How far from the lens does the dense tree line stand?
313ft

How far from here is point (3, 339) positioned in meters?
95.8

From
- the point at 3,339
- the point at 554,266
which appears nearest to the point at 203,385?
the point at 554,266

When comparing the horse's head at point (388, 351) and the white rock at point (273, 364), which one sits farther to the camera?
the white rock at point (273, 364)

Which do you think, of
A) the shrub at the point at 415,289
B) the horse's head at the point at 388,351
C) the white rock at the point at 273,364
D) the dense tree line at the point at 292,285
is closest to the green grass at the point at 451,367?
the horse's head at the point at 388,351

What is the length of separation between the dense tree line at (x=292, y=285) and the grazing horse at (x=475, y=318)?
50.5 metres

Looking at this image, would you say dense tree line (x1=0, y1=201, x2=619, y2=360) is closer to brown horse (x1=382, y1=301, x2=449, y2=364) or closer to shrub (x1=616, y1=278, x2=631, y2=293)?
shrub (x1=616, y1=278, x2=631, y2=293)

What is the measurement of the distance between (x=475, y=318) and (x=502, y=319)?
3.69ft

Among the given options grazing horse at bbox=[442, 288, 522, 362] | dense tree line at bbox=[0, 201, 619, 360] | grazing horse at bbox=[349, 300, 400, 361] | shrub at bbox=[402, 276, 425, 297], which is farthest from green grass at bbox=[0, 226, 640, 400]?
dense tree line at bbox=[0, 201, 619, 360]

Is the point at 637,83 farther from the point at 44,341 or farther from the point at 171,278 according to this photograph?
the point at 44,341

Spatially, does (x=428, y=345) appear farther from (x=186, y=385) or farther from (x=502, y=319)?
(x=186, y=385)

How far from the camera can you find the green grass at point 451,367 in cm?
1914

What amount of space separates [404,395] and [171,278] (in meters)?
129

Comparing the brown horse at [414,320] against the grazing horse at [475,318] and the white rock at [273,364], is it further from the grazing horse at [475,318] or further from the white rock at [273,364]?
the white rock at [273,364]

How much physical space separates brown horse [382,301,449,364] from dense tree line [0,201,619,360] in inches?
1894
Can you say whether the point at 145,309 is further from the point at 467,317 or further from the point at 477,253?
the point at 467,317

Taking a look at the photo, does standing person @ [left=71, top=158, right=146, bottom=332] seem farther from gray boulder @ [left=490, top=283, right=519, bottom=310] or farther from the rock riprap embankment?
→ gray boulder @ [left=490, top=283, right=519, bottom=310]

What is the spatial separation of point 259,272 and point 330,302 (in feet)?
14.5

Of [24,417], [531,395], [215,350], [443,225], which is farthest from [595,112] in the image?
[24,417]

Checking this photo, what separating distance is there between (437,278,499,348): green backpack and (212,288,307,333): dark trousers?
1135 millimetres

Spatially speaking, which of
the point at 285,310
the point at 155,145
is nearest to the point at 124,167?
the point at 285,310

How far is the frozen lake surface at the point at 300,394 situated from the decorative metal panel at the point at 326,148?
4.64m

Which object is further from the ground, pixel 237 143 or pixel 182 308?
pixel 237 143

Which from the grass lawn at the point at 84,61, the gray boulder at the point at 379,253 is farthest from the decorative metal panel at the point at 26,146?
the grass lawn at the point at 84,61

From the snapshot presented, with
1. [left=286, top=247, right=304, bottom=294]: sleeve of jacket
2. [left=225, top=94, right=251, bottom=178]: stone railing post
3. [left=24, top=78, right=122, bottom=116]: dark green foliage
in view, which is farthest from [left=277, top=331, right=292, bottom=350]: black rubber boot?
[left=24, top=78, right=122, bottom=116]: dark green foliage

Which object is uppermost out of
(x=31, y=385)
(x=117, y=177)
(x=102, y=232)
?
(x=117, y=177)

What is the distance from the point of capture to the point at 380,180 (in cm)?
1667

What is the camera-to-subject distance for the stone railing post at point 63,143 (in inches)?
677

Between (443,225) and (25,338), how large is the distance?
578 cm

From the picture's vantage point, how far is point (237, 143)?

= = =

Repeat exactly the lines from the line containing "How far is the" through the end of the listing above; both boundary lines are part of the output.

How far is the frozen lake surface at the point at 300,394 situated from the decorative metal panel at the point at 326,148?
4.64m

Which object is further from the ground, pixel 237 143 or pixel 182 308?
pixel 237 143

Which from the grass lawn at the point at 84,61, the gray boulder at the point at 379,253 is farthest from the decorative metal panel at the point at 26,146?
the grass lawn at the point at 84,61

From the snapshot presented, with
1. [left=286, top=247, right=304, bottom=294]: sleeve of jacket
2. [left=225, top=94, right=251, bottom=178]: stone railing post
3. [left=24, top=78, right=122, bottom=116]: dark green foliage
in view, which is farthest from [left=277, top=331, right=292, bottom=350]: black rubber boot?
[left=24, top=78, right=122, bottom=116]: dark green foliage

Which object is uppermost out of
(x=31, y=385)
(x=117, y=177)
(x=102, y=232)
?
(x=117, y=177)

What is the distance from the point of capture to the point at 380,180 (in cm)?
1667

What is the camera-to-subject distance for the stone railing post at point 63,143 (in inches)?
677

Between (443,225) and (25,338), how large is the distance?
578 cm

From the picture's vantage point, how far is point (237, 143)?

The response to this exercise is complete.